◆ Reading passage ◆

# # # #

Help us improve your experience.

Let us know what you think.

Do you have time for a two-minute survey?

 
 

Using Custom Telemetry Data in an IBA Probe

SUMMARY This topic describes how to create an IBA probe and detect and store any anomalies in a historical database for reference.

In our walkthrough, we've created a custom telemetry collector service that defines the data you want to collect from your devices. Now let's ingest this data into IBA probes in your blueprint so that Apstra can visualize and analyze the data.

Create a Probe

First, we'll create a new probe in your deployed blueprint so that Apstra can ingest data from your custom telemetry collector. In this example, we'll focus on a minimal set of configurations for the simple use case of visualizing BFD session data and generating anomalies (alerts) when sessions are down.
Note:

Both data center and Freeform blueprints support IBA probes with the custom telemetry collection.

  1. From your blueprint, navigate to Analytics > Probes, and then click Create Probe > New Probe.
    User interface screenshot of a data platform showing Analytics tab with Probes section selected and Create Probe button highlighted.
  2. Enter a name and (optional) description (in this example, BFD-Example-Probe) and then click Add Processor.
    User interface for creating a new probe, with sections for naming, tagging, description, enabling, adding processor, or importing from JSON. Tabs: Dashboard, Analytics, Staged, Uncommitted, Active, Time Voyager.
  3. Select a processor type.
    For our example, we chose the Extensible Service Data Collector processor.
    User interface for adding a processor with fields: Processor Type dropdown (Extensible Service Data Collector selected), Processor Name text field (BFD Status entered), Output Stage Name text field (BFD Status entered), and a teal Add button. Red annotations highlight the dropdown and Add button.
  4. Click Add to add the processor to the probe.

# # # #

◆ Listed entries ◆
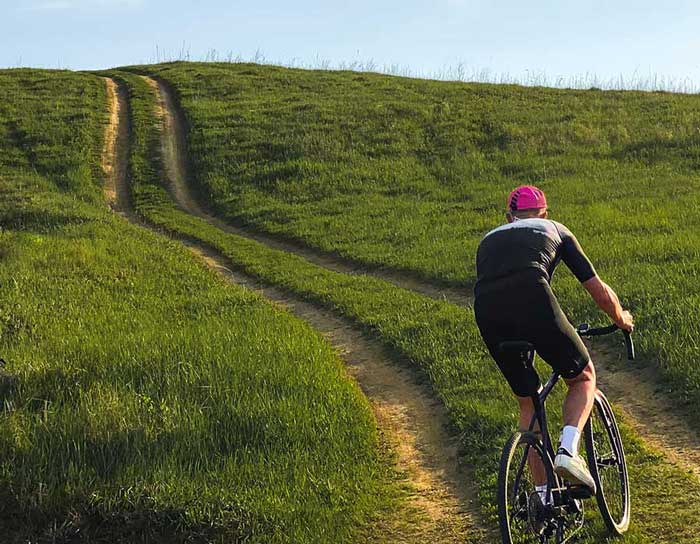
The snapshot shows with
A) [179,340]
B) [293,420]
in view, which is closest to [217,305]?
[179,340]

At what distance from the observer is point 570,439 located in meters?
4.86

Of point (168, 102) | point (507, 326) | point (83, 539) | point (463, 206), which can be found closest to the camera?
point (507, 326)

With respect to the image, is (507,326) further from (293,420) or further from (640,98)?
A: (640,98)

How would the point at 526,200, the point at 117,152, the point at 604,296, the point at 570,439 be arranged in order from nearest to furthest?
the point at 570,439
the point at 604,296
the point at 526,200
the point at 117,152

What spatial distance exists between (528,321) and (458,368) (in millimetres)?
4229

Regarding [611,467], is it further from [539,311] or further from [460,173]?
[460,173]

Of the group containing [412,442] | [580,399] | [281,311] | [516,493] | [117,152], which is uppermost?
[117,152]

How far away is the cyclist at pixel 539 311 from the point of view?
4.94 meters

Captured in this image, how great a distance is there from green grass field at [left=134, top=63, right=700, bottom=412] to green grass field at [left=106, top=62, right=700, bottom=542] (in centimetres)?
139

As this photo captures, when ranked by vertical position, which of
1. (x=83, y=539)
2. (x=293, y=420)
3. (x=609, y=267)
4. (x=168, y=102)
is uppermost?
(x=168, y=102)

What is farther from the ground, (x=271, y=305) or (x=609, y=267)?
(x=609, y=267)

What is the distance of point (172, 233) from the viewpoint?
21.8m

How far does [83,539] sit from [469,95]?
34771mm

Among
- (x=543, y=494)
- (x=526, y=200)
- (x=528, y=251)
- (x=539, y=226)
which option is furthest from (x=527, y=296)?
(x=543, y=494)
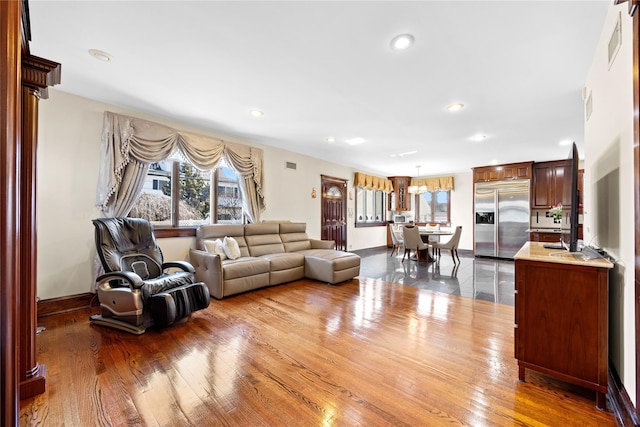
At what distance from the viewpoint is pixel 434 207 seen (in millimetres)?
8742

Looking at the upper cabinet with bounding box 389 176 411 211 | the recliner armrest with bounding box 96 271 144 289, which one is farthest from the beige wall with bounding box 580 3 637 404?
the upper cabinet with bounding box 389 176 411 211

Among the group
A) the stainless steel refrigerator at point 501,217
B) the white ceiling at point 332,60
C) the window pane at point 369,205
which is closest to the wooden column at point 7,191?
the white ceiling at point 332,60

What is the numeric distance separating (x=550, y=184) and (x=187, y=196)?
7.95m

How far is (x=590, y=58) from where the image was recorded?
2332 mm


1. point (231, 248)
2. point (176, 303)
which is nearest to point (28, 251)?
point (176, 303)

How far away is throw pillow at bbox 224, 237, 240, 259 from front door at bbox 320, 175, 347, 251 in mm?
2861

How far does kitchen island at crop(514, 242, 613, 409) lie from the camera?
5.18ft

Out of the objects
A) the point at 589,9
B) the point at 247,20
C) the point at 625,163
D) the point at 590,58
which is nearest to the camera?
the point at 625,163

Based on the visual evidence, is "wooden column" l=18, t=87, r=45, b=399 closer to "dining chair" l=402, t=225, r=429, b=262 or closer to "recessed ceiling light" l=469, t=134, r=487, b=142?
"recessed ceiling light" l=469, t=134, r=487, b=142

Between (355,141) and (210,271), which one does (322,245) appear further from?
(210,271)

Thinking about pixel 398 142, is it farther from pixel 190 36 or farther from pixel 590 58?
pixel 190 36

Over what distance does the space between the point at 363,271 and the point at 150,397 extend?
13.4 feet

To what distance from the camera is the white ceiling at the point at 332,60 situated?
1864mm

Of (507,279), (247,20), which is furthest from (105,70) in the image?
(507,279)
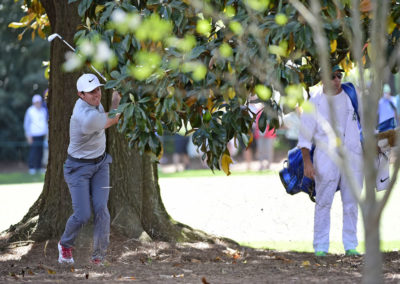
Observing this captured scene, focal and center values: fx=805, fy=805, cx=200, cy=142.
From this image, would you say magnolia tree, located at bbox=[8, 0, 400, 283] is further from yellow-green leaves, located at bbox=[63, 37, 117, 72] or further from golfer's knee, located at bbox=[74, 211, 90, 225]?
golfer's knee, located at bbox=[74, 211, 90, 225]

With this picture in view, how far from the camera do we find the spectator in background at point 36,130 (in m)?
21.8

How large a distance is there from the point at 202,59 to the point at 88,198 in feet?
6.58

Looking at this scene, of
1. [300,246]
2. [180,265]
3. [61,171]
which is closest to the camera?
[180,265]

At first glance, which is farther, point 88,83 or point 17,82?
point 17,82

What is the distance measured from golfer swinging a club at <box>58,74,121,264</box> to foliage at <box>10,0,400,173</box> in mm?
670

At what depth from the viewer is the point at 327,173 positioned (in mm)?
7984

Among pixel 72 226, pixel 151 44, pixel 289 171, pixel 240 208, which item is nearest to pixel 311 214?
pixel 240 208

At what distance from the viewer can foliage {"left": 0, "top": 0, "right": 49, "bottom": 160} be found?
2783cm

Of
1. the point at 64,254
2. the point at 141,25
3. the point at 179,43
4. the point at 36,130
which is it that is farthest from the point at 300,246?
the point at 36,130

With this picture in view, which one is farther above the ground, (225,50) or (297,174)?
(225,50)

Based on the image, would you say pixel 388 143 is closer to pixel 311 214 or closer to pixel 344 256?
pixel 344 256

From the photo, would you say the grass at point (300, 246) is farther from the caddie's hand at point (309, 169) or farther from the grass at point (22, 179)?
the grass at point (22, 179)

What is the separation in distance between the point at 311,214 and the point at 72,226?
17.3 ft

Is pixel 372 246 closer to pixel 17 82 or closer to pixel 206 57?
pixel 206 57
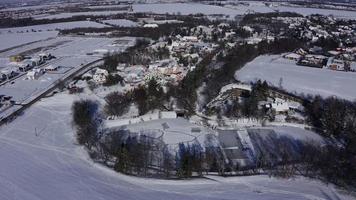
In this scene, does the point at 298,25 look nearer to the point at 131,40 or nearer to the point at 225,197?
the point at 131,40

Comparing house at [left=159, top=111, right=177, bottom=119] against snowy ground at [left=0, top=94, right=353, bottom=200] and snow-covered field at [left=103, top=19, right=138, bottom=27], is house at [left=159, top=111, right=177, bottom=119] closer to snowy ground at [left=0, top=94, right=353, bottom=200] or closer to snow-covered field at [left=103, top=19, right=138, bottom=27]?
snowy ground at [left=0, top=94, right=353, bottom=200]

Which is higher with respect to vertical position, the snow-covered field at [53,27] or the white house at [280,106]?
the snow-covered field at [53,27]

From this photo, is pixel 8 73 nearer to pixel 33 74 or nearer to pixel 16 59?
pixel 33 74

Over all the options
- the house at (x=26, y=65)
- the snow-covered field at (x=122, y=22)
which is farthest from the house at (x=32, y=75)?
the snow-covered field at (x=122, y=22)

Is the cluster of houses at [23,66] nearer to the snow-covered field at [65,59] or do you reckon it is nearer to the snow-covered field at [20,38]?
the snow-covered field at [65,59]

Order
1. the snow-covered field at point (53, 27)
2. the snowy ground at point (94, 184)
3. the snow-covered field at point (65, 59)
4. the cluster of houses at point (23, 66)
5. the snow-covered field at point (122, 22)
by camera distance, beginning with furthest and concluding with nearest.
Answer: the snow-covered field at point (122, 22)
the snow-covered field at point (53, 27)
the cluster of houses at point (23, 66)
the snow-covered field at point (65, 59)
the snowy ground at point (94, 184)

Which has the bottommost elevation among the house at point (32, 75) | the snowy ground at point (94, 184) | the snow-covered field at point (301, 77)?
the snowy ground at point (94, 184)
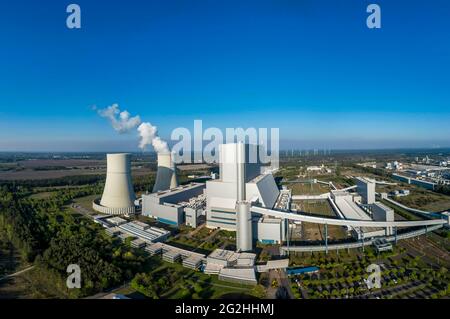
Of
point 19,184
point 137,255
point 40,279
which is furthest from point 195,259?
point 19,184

# # # #

◆ Your tasks ◆
• 1. In the IBA probe walkthrough, which tabs appear in the description of the screen for creating a new probe?
• 2. Carry the IBA probe walkthrough forward from its final step.

◆ Exercise answers ◆
• 1. Dashboard, Analytics, Staged, Uncommitted, Active, Time Voyager

• 2.
    For more information about the different processors, see the Juniper Apstra User Guide.
  5. Click Create to create the probe and return to the table view.
  6. To the right of the Graph Query field click the Select a predefined graph query button, then select DC – All managed devices (any role) from the Predefined Query drop-down.
    This query determines the scope within the blueprint in which the telemetry collection is executed. This means if a device in your blueprint is not matched by the graph query, the telemetry collection service will not start for that device.
    User interface for updating a graph query with a predefined query dropdown, query code snippet, and highlighted Update button.

    The graph query specifically matches all system nodes in the graph database of your blueprint. Each managed device, such as a leaf switch or spine switch, shows as a system node in the graph.

    In the Predefined Query we selected above, the query matches all nodes of the type system, which in deploy mode has a role of leaf, access, spine, or superspine.

  7. Click Update to return to the table view.
    Configuration interface for telemetry system with graph query for nodes named "system" filtered by roles "leaf" or "spine". System ID maps query results. Service name "BFD", data type "Dynamic Text", 2-minute interval, execution count -1. Create Probe button visible.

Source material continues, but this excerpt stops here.